Esse “tratado” de Clarice Lispector sobre a visão não se limita a
comentar as vicissitudes do olho e do pensamento diante da coisa,
mas cifra na própria escolha do objeto uma espécie de circularidade
enigmática do olhar. Porque o ovo é uma espécie de objeto
arquétipo, matriz e produto final, côncavo e convexo, a um só tempo
um modelo de introversão (puro conteúdo oculto) e de extroversão
(aparência sem sombra).
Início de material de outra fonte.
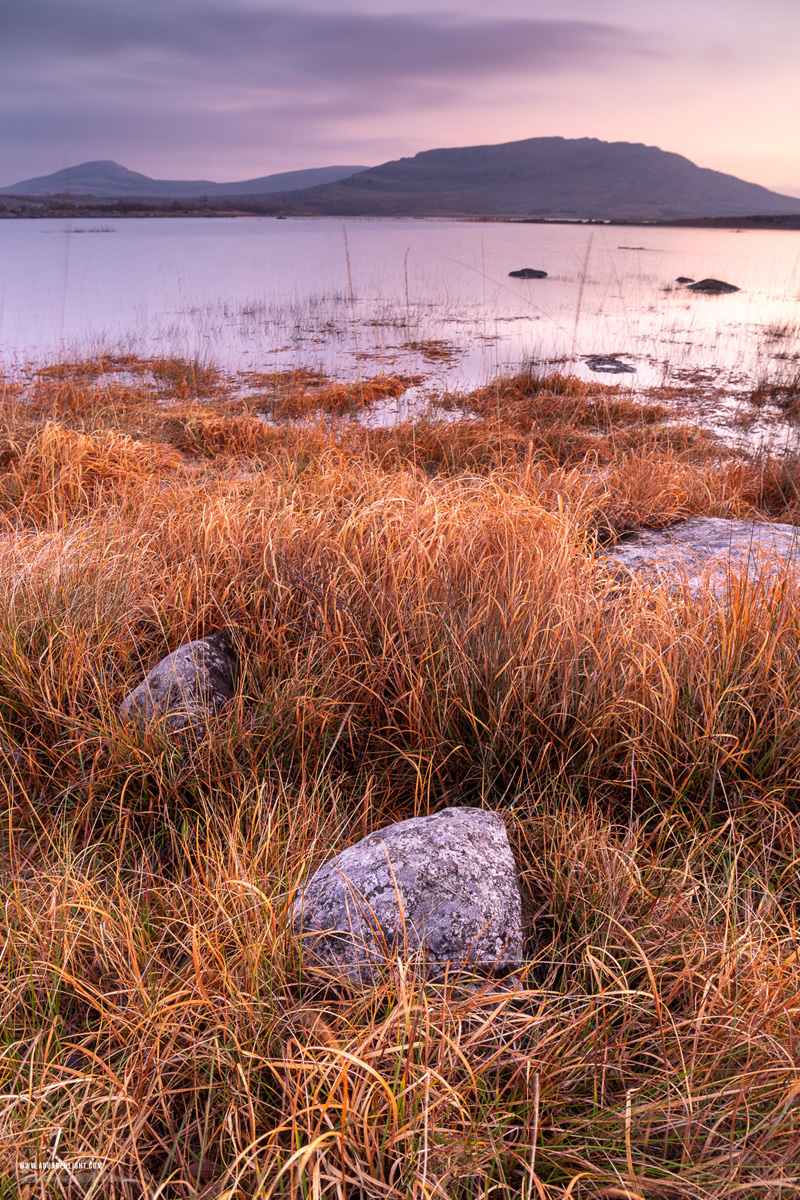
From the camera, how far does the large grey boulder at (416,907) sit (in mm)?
1193

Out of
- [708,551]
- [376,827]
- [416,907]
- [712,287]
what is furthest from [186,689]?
[712,287]

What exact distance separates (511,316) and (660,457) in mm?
12170

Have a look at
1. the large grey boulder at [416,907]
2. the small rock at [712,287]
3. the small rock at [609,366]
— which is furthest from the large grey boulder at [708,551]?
the small rock at [712,287]

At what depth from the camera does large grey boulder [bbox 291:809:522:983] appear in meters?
1.19

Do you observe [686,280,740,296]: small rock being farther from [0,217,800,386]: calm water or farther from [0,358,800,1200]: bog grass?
[0,358,800,1200]: bog grass

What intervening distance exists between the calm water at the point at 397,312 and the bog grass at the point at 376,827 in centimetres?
334

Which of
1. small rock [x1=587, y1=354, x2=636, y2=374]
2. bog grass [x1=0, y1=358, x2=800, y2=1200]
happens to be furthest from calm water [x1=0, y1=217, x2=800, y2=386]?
bog grass [x1=0, y1=358, x2=800, y2=1200]

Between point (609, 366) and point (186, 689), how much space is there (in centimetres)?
1030

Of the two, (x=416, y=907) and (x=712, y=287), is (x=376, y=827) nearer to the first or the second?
(x=416, y=907)

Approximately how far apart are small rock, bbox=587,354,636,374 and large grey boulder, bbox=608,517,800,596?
7357mm

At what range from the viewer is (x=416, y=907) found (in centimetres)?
125

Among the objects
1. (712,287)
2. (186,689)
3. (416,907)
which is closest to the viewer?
(416,907)

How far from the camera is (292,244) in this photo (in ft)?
113

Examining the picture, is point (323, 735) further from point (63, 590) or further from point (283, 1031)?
point (63, 590)
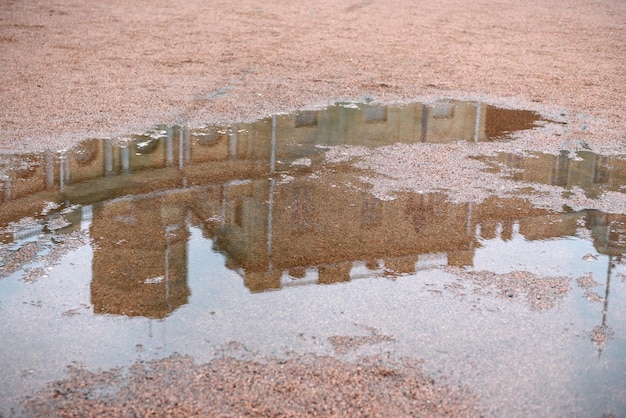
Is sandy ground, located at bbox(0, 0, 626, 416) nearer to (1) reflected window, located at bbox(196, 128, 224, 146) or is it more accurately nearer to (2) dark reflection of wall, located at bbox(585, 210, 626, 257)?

Segundo as teogonias órficas, Chronos, o
Tempo, “monstro polimorfo, gera o ovo cósmico que, ao se abrir em
dois, dá origem ao céu e à terra e faz aparecer Phanes, o primeiro-
nascido dos deuses, divindade hermafrodita na qual se anula a
[11]
oposição do macho e do fêmeo”. Assim também, num contexto nu
de mitologia, o ovo é símbolo privilegiado da intersecção
indissolúvel entre objeto e sujeito, capaz de suspender a oposição
entre a aparição de dentro e a de fora, entre o espelho e o
espelhado, o conteúdo e o continente, caráter passivo e ativo do
olhar.
Mesmo assim, prototípico, alegórico, marca sublinhada e apagada de
um real que hesita entre a consciência e o inconsciente, o eu e o
Outro, o ovo não deixa de ser, no conto de Clarice Lispector, o ovo
doméstico, cotidiano. O fato de que a visão vertical, metafísica, não
se separe em momento nenhum do concreto, e que a dimensão a que
ela remete seja sempre a da experiência, mais do que a da “teoria” ou
da “fantasmagoria”, aproxima o texto de Glance daquilo que Walter
Benjamin chamou de revelação ou iluminação profana. Falando do
Surrealismo, e identificando nele um tipo de olhar que sonda o
impenetrável no cotidiano, e o cotidiano no impenetrável, Benjamin
localizou pedra-de-toque do visionarismo moderno. Postulou além
do mais a ideia de que a transformação revolucionária da realidade
estaria a depender de uma profunda interpenetração do espaço físico
e imagístico (isto é, do desencadeamento das tensões acumuladas
entre a organização material da sociedade e a ordem do imaginário
coletivo, de cuja reverberação poderiam saltar descargas
revolucionárias). Tal interpenetração potencialmente explosiva entre
a natureza transformada pela técnica e o imaginário social seria
dada a conhecer, ou a entrever antecipatoriamente, pelo viés da
[12]
iluminação profana.
Em suma, o profetismo benjaminiano apontou para o profundo
enraizamento da dimensão política no imaginário, margem de um
tempo que salta dos trilhos da história, sem abismar-se no eterno
retorno do arquétipo. Aliás, impedir que isso aconteça é o grande
desafio do seu visionarismo profano e revolucionário. A realidade se
transforma na medida em que se põe em contato com uma outra
experiência do tempo, que tem seu modelo na experiência solitária da
iluminação profana, mas que poderia transformar-se
revolucionariamente numa experiência histórica coletiva. Embora os
tempos não ofereçam uma visão animadora dessa conversão das
energias do êxtase em transformação social, ou então por isso
mesmo, o pensamento complexo de Walter Benjamin, como
pensamento dos cruzamentos, permanece como uma referência
incontornável, de uma atualidade cristalina e esfingética. (“— O ovo
vive foragido por estar sempre adiantado demais para a sua época.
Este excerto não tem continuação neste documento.